___ DATASET ENTRIES

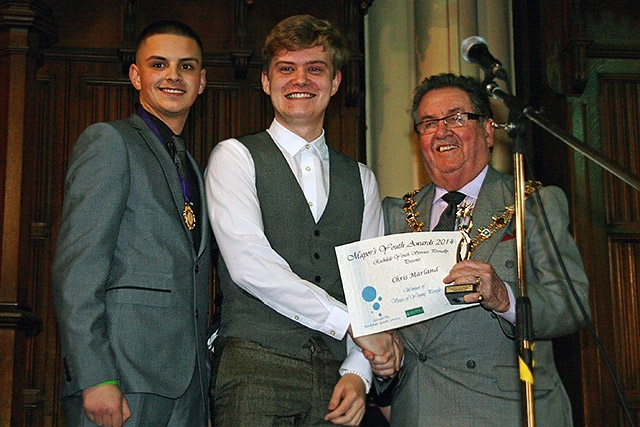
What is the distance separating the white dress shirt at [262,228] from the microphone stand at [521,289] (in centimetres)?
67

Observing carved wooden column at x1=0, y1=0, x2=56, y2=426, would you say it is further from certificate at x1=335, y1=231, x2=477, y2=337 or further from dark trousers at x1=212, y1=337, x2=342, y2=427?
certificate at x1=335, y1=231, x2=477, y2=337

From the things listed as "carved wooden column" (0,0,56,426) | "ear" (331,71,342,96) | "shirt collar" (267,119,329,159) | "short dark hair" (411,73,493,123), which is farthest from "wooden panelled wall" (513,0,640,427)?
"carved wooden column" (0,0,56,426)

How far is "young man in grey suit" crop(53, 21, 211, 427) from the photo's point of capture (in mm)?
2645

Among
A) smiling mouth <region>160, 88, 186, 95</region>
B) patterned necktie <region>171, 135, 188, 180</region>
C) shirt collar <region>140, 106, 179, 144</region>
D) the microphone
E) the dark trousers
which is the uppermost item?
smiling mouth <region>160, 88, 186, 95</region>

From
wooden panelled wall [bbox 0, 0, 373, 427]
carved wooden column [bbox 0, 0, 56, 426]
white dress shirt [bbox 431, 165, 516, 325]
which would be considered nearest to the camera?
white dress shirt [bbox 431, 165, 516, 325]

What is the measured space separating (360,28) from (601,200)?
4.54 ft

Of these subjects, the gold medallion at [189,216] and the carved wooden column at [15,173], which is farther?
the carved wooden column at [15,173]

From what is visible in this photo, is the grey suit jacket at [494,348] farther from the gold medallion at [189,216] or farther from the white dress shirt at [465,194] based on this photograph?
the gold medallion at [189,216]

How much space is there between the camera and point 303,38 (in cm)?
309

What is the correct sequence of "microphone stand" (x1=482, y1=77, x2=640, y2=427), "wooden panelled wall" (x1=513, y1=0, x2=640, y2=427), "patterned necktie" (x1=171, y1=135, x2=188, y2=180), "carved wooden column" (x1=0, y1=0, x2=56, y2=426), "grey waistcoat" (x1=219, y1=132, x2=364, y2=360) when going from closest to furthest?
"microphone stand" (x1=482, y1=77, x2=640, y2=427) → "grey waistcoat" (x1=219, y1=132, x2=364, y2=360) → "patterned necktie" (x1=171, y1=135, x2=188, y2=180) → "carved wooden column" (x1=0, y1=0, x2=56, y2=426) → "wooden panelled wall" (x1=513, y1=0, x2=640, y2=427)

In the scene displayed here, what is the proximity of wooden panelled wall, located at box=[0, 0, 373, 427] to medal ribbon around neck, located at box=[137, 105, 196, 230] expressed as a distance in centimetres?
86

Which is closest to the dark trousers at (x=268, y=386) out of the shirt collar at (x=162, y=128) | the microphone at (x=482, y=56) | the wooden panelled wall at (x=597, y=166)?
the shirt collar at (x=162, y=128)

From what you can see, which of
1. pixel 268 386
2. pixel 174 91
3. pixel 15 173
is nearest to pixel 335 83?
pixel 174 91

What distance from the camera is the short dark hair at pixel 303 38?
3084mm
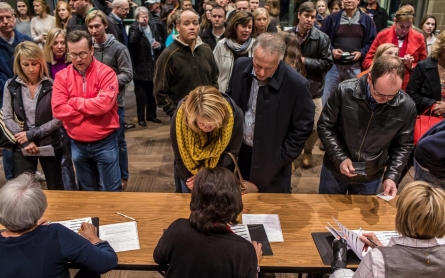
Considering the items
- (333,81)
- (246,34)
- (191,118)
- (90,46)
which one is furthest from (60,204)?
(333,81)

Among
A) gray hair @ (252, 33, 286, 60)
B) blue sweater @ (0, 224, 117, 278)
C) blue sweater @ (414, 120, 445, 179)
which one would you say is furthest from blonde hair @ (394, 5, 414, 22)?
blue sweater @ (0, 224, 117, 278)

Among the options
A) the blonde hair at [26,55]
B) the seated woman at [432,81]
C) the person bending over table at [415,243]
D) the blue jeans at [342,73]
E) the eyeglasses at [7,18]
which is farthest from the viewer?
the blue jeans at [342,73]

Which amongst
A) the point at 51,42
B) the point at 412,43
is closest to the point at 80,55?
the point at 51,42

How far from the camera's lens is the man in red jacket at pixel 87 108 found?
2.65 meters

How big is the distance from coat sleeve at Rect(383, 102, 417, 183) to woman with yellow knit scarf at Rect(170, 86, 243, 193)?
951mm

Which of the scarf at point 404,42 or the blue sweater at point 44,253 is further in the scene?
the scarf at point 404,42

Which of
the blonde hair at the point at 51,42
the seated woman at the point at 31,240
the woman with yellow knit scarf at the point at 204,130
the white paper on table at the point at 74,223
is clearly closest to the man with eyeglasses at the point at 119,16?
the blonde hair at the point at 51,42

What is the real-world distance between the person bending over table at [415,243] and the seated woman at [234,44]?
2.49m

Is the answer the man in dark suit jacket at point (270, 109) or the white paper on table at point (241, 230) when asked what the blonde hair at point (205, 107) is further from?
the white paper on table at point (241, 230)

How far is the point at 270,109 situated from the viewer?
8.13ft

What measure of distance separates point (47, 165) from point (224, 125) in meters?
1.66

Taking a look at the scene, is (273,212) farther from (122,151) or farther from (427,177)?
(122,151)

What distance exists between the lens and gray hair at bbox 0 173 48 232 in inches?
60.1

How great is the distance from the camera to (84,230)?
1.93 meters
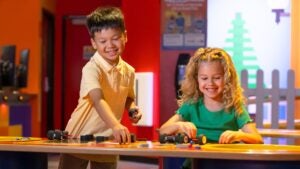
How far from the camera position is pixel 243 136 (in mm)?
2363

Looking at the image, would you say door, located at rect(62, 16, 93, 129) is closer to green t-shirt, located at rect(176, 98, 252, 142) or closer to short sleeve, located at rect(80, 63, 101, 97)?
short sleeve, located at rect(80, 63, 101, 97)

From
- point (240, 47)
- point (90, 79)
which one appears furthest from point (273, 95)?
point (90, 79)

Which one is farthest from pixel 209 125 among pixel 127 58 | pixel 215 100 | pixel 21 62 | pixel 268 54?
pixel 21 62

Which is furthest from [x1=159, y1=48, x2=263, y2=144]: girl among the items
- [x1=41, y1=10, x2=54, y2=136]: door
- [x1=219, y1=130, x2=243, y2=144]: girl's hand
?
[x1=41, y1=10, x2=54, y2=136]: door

______

Make an exact copy of the lines above, starting at the line that contains "Taking a look" and running through the final line of the entries. Omit the pictures.

■ **TASK SOLUTION**
Taking a look at the scene, is (273,212) farther from (122,151) or farther from (427,177)?
(122,151)

What distance exists between the lens and gray hair at bbox 0 173 48 232 in inches?
60.1

How great is the distance from the camera to (84,230)?
1.93 meters
How far from the camera position is pixel 243 136 (in mm)?
2363

Looking at the image, would you say door, located at rect(62, 16, 93, 129) is closer to green t-shirt, located at rect(176, 98, 252, 142) or closer to short sleeve, located at rect(80, 63, 101, 97)?
short sleeve, located at rect(80, 63, 101, 97)

From
- point (240, 47)
- point (90, 79)
which one appears furthest from point (273, 95)?
point (90, 79)

Which one is farthest from pixel 209 125 among pixel 127 58 | pixel 215 100 | pixel 21 62 | pixel 268 54?
pixel 21 62

Which is furthest from [x1=159, y1=48, x2=263, y2=144]: girl among the items
- [x1=41, y1=10, x2=54, y2=136]: door
- [x1=219, y1=130, x2=243, y2=144]: girl's hand
?
[x1=41, y1=10, x2=54, y2=136]: door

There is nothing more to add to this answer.